■ Exercise details
Update these lines so that every "photograph" becomes "snapshot" with nothing else changed, and leave the pictures out of your answer.

■ Exercise data

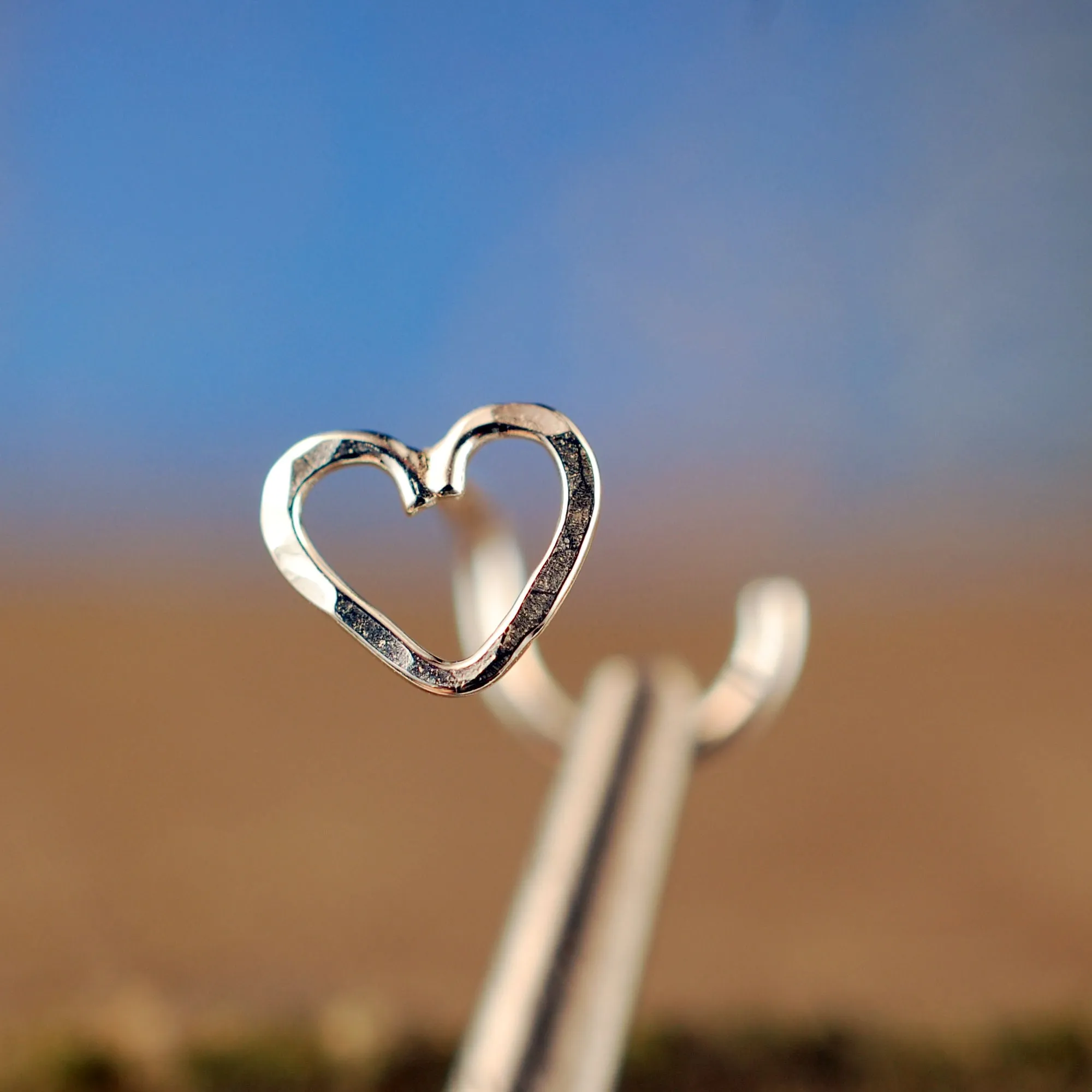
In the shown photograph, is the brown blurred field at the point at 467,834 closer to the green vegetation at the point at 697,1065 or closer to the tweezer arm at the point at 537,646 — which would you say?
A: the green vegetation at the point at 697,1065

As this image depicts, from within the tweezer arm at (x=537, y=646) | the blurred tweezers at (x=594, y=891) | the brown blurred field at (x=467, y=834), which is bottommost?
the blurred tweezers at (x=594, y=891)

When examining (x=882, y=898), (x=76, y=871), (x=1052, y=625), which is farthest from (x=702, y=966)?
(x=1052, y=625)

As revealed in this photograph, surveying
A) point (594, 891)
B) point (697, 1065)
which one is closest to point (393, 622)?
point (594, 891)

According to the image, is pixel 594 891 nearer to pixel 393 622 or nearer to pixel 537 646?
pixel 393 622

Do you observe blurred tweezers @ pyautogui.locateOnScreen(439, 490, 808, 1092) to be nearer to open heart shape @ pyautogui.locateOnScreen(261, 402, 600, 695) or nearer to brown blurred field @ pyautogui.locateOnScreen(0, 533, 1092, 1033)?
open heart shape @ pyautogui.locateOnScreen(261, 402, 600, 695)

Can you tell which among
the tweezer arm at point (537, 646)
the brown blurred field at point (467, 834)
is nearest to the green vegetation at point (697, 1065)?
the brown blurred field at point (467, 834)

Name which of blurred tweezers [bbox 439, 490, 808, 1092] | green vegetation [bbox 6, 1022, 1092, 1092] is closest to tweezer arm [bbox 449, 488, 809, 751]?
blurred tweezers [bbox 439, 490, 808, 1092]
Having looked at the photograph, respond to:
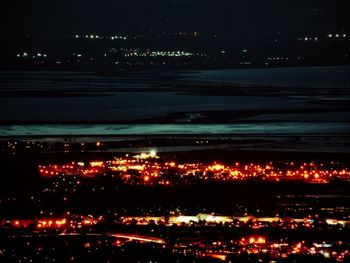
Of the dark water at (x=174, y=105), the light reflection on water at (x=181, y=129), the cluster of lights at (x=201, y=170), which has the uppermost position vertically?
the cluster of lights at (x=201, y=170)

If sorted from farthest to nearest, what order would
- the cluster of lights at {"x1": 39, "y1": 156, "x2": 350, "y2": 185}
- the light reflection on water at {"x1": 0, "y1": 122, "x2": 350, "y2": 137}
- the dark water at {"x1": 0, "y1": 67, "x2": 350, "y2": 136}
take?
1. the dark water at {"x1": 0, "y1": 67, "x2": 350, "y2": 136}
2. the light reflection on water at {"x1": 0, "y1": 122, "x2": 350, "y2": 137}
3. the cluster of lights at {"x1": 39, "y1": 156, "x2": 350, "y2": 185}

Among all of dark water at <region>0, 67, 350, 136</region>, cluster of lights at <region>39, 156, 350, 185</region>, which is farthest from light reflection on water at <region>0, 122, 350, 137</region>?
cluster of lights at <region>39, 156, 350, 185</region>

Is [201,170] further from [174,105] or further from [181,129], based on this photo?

■ Response for this exercise
In the shown snapshot, is the brown blurred field at the point at 467,834 closer to the green vegetation at the point at 697,1065 or closer to the tweezer arm at the point at 537,646 — which would you say?
A: the green vegetation at the point at 697,1065

As this image depicts, from within the tweezer arm at (x=537, y=646) | the blurred tweezers at (x=594, y=891) | the brown blurred field at (x=467, y=834), which is bottommost?
the blurred tweezers at (x=594, y=891)

When examining (x=882, y=898), (x=76, y=871), (x=1052, y=625), which is farthest from (x=702, y=966)?
(x=1052, y=625)

As revealed in this snapshot, surveying
A) point (594, 891)
B) point (697, 1065)
which one is closest to point (393, 622)?
point (594, 891)

According to the image, is pixel 594 891 nearer to pixel 393 622 or nearer to pixel 537 646?
pixel 393 622

Do you observe blurred tweezers @ pyautogui.locateOnScreen(439, 490, 808, 1092) to be nearer to open heart shape @ pyautogui.locateOnScreen(261, 402, 600, 695) or nearer to brown blurred field @ pyautogui.locateOnScreen(0, 533, 1092, 1033)?
open heart shape @ pyautogui.locateOnScreen(261, 402, 600, 695)

Can you tell which among
the tweezer arm at point (537, 646)
the brown blurred field at point (467, 834)
is nearest to the green vegetation at point (697, 1065)?
the brown blurred field at point (467, 834)

Name which of blurred tweezers [bbox 439, 490, 808, 1092] | green vegetation [bbox 6, 1022, 1092, 1092] is closest to tweezer arm [bbox 449, 488, 809, 751]?
blurred tweezers [bbox 439, 490, 808, 1092]
Having looked at the snapshot, respond to:
Of the dark water at (x=174, y=105), the light reflection on water at (x=181, y=129), the cluster of lights at (x=201, y=170), which has the uppermost position vertically?
the cluster of lights at (x=201, y=170)

If sorted from farthest to nearest, what order would
- the cluster of lights at {"x1": 39, "y1": 156, "x2": 350, "y2": 185}
- the light reflection on water at {"x1": 0, "y1": 122, "x2": 350, "y2": 137}
- the dark water at {"x1": 0, "y1": 67, "x2": 350, "y2": 136}
take?
1. the dark water at {"x1": 0, "y1": 67, "x2": 350, "y2": 136}
2. the light reflection on water at {"x1": 0, "y1": 122, "x2": 350, "y2": 137}
3. the cluster of lights at {"x1": 39, "y1": 156, "x2": 350, "y2": 185}

Among all of dark water at <region>0, 67, 350, 136</region>, cluster of lights at <region>39, 156, 350, 185</region>, which is farthest from light reflection on water at <region>0, 122, 350, 137</region>?
cluster of lights at <region>39, 156, 350, 185</region>

Is [201,170] further from [174,105] or further from [181,129], based on this photo?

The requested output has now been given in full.